Ingredients:
- 420g all-purpose flour
- 100g Dutch-process cocoa powder
- 1.5 tsp baking powder
- 1 tsp baking soda
- 1 tsp salt
- 170g unsalted butter, room temperature
- 400g granulated sugar
- 1 large egg
- 1 tbsp vanilla extract
- 240ml buttermilk
- 215g marshmallow fluff
- 225g unsalted butter, softened
- 180g powdered sugar
- 1 tsp vanilla extract
Instructions:
- Preheat your oven to 350°F (175°C) and line baking sheets with parchment paper or silicone mats.
- In a medium bowl, sift together the flour, cocoa powder, baking powder, baking soda, and salt.
- In a stand mixer, beat 170g of butter and granulated sugar on high for 3 minutes until pale and voluminous.
- Add the egg and 1 tablespoon of vanilla extract, beating until the mixture reaches a whipped cream consistency.

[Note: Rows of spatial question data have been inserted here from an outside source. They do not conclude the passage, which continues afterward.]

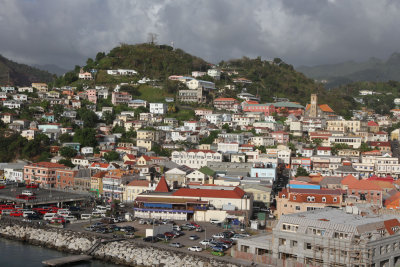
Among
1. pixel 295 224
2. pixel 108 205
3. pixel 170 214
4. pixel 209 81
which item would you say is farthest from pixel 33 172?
pixel 209 81

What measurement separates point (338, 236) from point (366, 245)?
1.17m

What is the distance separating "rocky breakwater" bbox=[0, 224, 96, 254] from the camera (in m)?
26.7

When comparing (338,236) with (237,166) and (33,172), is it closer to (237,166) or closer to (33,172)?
(237,166)

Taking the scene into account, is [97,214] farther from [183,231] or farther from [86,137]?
[86,137]

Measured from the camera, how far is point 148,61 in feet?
273

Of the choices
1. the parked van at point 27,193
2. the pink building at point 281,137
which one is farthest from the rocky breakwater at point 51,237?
the pink building at point 281,137

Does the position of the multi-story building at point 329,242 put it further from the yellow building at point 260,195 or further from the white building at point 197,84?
the white building at point 197,84

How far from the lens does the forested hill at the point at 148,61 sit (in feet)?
267

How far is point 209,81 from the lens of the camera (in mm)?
80062

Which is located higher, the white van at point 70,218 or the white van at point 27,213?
the white van at point 27,213

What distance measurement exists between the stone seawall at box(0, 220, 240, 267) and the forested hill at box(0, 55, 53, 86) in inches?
3701

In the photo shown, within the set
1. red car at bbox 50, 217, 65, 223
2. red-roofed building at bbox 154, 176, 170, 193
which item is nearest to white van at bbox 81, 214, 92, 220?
red car at bbox 50, 217, 65, 223

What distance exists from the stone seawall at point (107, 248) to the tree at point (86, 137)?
22.1 meters

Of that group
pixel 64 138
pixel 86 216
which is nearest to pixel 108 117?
pixel 64 138
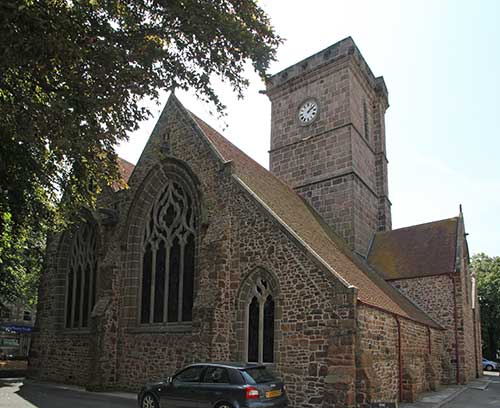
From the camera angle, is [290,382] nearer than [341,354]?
No

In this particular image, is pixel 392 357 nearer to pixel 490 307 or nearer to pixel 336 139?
pixel 336 139

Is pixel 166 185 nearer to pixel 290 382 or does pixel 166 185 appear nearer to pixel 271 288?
pixel 271 288

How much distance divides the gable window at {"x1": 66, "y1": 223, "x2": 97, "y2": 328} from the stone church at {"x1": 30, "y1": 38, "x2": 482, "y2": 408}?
6 centimetres

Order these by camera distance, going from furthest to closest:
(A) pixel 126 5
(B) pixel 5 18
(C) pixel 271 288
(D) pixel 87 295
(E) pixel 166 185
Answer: (D) pixel 87 295
(E) pixel 166 185
(C) pixel 271 288
(A) pixel 126 5
(B) pixel 5 18

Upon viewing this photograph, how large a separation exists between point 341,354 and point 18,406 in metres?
8.41

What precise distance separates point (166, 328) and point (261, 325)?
11.7 ft

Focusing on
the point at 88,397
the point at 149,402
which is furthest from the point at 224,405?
the point at 88,397

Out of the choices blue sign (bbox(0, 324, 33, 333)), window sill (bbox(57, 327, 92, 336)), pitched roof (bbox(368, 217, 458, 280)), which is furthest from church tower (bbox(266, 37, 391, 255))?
blue sign (bbox(0, 324, 33, 333))

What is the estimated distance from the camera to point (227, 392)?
9.80 metres

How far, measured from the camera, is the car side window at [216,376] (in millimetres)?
10125

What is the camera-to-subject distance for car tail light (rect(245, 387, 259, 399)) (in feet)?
31.3

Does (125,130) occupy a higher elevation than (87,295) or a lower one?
higher

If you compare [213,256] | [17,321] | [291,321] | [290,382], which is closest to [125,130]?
[213,256]

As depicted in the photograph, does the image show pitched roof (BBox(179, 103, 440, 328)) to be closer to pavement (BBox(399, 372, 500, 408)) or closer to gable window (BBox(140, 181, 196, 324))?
gable window (BBox(140, 181, 196, 324))
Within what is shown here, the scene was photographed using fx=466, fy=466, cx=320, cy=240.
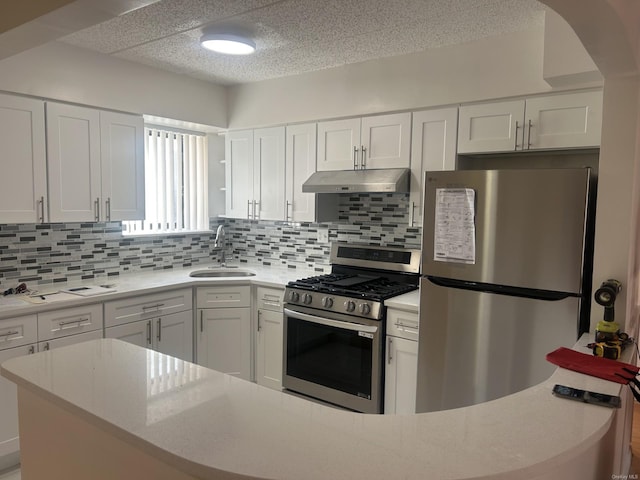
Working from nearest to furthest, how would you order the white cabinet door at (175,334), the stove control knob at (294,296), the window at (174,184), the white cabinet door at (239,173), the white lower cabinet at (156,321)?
the white lower cabinet at (156,321) < the stove control knob at (294,296) < the white cabinet door at (175,334) < the window at (174,184) < the white cabinet door at (239,173)

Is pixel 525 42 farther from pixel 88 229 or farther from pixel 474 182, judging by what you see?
pixel 88 229

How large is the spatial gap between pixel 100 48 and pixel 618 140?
3141 millimetres

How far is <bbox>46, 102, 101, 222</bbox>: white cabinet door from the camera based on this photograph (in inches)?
120

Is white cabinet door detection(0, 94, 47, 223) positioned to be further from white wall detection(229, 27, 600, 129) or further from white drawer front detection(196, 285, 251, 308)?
white wall detection(229, 27, 600, 129)

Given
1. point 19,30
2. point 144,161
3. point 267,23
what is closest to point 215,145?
point 144,161

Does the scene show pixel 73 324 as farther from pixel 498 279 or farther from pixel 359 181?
pixel 498 279

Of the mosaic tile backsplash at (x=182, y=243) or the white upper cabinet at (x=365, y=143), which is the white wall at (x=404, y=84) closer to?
the white upper cabinet at (x=365, y=143)

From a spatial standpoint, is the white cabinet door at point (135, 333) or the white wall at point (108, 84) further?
the white cabinet door at point (135, 333)

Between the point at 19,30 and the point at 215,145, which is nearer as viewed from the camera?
the point at 19,30

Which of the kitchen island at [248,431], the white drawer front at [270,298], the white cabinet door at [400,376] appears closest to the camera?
the kitchen island at [248,431]

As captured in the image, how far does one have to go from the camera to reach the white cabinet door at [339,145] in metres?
3.42

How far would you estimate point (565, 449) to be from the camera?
104 cm

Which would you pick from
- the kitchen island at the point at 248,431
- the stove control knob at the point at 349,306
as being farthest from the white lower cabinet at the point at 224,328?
the kitchen island at the point at 248,431

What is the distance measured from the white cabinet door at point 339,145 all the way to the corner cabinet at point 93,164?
4.55 feet
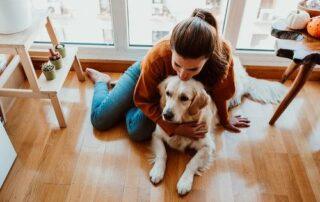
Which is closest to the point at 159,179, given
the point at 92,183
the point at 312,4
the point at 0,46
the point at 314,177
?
the point at 92,183

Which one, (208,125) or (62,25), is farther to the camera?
(62,25)

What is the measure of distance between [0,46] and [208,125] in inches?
40.3

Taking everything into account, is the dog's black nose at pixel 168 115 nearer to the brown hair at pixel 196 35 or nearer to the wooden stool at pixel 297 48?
the brown hair at pixel 196 35

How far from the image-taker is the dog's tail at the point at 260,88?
1894mm

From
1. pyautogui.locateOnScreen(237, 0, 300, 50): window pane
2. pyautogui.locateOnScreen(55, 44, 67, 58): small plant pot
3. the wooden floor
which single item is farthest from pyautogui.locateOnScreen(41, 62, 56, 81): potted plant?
pyautogui.locateOnScreen(237, 0, 300, 50): window pane

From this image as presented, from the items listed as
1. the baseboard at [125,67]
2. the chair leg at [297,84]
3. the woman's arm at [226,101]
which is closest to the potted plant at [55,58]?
the baseboard at [125,67]

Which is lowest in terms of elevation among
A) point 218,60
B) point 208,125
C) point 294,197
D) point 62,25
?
point 294,197

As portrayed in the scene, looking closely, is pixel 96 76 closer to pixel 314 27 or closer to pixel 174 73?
Answer: pixel 174 73

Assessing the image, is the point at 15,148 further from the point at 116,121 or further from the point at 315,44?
the point at 315,44

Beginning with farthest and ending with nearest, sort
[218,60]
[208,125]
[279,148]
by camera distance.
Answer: [279,148]
[208,125]
[218,60]

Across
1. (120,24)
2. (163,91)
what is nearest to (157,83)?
(163,91)

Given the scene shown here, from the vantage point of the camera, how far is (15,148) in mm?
1583

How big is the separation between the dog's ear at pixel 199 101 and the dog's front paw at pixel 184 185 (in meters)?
0.33

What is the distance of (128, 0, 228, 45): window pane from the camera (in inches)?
77.1
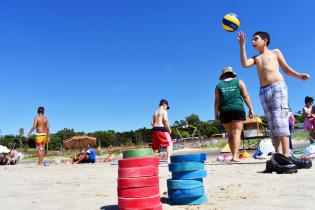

- Set mixer to low. Add the dry ingredient mixture in three parts, alternating with the buttermilk, mixing only until streaks disappear.
- Using a 2-tablespoon cookie scoop, drop batter onto prepared sheets. Bake for 10 minutes until domes are springy. Transfer to a wire rack to cool completely.
- Prepare the filling by beating the remaining 225g of butter, marshmallow fluff, powdered sugar, and 1 teaspoon of vanilla until aerated and fluffy.
- Spread or pipe a generous amount of filling onto the flat side of one cooled cake and top with another to create a sandwich.